→ What to produce
Find every line in the data below that contains the string "crack" and copy each of those lines. Treat uppercase and lowercase as different, so only matches with the same case count.

→ Data to process

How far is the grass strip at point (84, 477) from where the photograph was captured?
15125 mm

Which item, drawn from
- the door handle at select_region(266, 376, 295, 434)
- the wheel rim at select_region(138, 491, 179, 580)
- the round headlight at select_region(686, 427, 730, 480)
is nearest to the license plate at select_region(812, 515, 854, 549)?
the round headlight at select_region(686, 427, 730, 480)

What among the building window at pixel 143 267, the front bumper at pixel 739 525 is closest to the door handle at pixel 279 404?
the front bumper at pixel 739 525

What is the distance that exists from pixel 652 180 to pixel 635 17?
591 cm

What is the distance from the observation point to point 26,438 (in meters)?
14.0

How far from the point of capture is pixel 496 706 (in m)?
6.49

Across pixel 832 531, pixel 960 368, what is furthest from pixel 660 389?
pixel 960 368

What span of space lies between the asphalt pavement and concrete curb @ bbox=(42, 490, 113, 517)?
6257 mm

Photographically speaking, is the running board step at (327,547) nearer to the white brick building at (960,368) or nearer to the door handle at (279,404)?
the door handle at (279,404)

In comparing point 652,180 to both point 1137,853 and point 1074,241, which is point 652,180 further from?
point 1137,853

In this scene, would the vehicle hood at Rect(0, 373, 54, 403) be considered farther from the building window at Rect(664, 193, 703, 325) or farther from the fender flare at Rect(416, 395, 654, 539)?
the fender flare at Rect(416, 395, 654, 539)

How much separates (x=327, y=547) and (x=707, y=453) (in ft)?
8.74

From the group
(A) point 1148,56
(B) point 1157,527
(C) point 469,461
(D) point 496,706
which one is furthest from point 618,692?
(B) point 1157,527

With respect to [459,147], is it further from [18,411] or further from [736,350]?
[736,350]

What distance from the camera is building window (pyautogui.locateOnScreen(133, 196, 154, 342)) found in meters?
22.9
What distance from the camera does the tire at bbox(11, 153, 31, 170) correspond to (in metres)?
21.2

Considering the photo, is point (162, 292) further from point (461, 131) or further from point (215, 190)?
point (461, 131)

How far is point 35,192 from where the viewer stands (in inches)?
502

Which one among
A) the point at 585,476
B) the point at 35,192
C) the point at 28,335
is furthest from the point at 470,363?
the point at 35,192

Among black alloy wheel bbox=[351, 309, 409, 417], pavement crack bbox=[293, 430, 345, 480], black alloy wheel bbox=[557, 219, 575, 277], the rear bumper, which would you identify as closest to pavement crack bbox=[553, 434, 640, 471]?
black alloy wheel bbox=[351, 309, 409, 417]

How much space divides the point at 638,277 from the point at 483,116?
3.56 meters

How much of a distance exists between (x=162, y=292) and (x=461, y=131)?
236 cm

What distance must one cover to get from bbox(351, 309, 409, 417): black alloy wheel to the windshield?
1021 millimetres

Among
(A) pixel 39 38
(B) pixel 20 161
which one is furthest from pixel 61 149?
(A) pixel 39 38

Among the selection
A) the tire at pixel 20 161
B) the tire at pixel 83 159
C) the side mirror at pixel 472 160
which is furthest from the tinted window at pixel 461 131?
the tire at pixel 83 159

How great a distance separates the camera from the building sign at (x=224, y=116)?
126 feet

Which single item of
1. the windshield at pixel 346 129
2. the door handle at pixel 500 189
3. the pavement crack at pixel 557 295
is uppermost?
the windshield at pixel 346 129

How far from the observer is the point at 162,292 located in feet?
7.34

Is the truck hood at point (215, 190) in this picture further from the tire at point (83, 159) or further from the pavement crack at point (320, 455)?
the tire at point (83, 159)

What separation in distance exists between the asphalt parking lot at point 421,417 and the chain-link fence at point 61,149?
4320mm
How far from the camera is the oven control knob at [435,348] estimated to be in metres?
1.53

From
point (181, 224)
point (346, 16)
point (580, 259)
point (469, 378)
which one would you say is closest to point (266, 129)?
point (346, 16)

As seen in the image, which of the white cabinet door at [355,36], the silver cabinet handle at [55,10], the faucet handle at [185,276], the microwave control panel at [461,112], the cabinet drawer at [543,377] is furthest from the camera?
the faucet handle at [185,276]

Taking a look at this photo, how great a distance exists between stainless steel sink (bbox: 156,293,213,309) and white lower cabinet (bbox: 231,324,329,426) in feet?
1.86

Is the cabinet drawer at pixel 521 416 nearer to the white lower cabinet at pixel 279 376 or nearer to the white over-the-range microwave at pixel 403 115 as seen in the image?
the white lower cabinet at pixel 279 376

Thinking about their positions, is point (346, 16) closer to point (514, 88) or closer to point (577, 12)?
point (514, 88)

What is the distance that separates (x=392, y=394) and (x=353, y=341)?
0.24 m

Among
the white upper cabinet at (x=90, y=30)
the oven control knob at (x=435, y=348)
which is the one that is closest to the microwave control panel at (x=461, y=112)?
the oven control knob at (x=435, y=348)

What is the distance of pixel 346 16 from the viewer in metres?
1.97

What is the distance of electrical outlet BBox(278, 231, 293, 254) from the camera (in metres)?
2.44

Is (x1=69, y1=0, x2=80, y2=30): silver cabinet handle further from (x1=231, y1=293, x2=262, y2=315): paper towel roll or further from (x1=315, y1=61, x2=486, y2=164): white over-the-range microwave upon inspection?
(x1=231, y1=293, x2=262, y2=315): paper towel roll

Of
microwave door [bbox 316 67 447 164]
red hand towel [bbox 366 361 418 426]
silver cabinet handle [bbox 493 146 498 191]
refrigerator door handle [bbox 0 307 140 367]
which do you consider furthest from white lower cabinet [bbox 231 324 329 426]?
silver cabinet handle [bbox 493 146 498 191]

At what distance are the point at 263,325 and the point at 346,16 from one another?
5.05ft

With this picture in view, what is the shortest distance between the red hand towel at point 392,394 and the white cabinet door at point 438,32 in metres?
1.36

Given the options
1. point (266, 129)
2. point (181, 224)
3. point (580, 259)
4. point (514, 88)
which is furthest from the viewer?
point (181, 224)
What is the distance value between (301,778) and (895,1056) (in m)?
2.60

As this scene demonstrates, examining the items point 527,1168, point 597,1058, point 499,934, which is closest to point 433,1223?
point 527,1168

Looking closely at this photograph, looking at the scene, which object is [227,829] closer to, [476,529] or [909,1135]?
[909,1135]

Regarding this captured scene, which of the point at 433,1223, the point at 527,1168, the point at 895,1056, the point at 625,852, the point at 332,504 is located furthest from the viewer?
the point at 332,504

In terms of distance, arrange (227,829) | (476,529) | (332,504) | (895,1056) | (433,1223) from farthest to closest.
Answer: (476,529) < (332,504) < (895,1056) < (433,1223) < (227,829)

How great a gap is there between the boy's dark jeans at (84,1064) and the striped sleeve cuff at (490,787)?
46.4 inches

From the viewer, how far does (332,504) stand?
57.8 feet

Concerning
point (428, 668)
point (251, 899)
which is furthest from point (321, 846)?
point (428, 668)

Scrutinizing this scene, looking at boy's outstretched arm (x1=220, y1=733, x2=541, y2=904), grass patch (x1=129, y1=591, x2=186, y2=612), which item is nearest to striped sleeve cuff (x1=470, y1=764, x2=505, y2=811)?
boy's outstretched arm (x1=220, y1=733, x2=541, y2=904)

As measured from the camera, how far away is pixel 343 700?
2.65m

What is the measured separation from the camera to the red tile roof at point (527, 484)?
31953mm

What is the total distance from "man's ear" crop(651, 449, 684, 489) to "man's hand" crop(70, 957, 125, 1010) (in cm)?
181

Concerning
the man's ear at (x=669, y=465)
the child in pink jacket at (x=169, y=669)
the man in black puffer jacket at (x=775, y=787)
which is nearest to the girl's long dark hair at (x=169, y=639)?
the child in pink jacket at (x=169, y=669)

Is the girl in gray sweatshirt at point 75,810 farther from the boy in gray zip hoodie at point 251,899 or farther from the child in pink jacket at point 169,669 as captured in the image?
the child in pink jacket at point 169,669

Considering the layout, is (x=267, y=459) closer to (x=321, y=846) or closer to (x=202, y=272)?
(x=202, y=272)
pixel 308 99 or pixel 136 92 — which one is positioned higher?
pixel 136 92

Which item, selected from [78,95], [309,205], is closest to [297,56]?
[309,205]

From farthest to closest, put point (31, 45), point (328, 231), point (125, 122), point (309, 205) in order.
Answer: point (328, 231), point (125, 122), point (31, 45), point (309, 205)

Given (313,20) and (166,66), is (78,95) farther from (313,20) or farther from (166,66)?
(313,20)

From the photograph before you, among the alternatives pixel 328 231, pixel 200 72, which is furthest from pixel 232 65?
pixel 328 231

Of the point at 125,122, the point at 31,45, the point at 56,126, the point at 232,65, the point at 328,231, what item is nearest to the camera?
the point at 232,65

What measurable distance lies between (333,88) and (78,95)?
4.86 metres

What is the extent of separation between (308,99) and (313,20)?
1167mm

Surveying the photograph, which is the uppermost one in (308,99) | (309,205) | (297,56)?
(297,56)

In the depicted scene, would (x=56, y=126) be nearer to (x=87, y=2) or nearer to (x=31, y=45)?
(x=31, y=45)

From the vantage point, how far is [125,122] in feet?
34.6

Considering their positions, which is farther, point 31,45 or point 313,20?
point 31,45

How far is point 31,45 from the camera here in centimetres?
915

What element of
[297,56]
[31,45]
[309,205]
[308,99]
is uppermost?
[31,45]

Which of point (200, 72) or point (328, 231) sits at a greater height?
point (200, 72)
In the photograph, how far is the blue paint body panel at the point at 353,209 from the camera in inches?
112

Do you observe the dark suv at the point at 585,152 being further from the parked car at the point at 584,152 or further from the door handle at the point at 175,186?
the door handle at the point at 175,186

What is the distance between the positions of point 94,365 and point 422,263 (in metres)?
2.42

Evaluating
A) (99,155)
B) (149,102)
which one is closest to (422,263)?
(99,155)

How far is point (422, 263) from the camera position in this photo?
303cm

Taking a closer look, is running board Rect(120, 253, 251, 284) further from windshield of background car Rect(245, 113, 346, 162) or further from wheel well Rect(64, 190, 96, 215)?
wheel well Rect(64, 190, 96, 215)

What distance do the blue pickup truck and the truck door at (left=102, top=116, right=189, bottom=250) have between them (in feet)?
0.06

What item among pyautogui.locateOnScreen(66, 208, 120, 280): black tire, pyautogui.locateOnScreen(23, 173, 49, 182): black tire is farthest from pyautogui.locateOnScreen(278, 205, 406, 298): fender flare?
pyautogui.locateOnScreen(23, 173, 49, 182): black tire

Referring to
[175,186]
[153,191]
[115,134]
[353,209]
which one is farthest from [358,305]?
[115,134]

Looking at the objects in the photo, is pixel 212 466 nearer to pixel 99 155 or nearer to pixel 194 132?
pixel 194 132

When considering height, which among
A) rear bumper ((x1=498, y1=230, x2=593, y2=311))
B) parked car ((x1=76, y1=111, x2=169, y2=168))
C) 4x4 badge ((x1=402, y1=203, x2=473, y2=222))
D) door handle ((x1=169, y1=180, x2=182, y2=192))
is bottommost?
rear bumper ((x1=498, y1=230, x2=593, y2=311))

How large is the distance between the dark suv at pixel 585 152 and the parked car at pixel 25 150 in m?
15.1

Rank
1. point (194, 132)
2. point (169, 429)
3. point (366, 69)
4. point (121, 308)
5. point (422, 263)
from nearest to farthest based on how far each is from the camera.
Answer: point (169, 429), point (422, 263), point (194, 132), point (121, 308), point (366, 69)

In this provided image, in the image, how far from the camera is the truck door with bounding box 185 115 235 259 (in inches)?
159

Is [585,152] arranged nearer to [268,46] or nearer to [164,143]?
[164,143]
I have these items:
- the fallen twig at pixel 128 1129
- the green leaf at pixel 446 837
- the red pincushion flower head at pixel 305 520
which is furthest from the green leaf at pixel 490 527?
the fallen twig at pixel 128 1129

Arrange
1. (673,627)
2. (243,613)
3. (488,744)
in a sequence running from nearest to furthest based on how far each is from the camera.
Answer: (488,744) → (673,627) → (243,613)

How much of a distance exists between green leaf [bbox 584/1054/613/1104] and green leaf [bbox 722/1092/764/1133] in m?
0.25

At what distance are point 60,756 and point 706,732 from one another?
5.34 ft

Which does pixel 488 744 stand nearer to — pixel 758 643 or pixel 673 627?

→ Expected answer
Among black alloy wheel bbox=[351, 309, 409, 417], pavement crack bbox=[293, 430, 345, 480], black alloy wheel bbox=[557, 219, 575, 277], the rear bumper, which would you identify as closest to pavement crack bbox=[553, 434, 640, 471]?
3. the pavement crack at pixel 557 295
Is the truck hood at point (215, 190) in this picture further from the tire at point (83, 159) or further from the pavement crack at point (320, 455)?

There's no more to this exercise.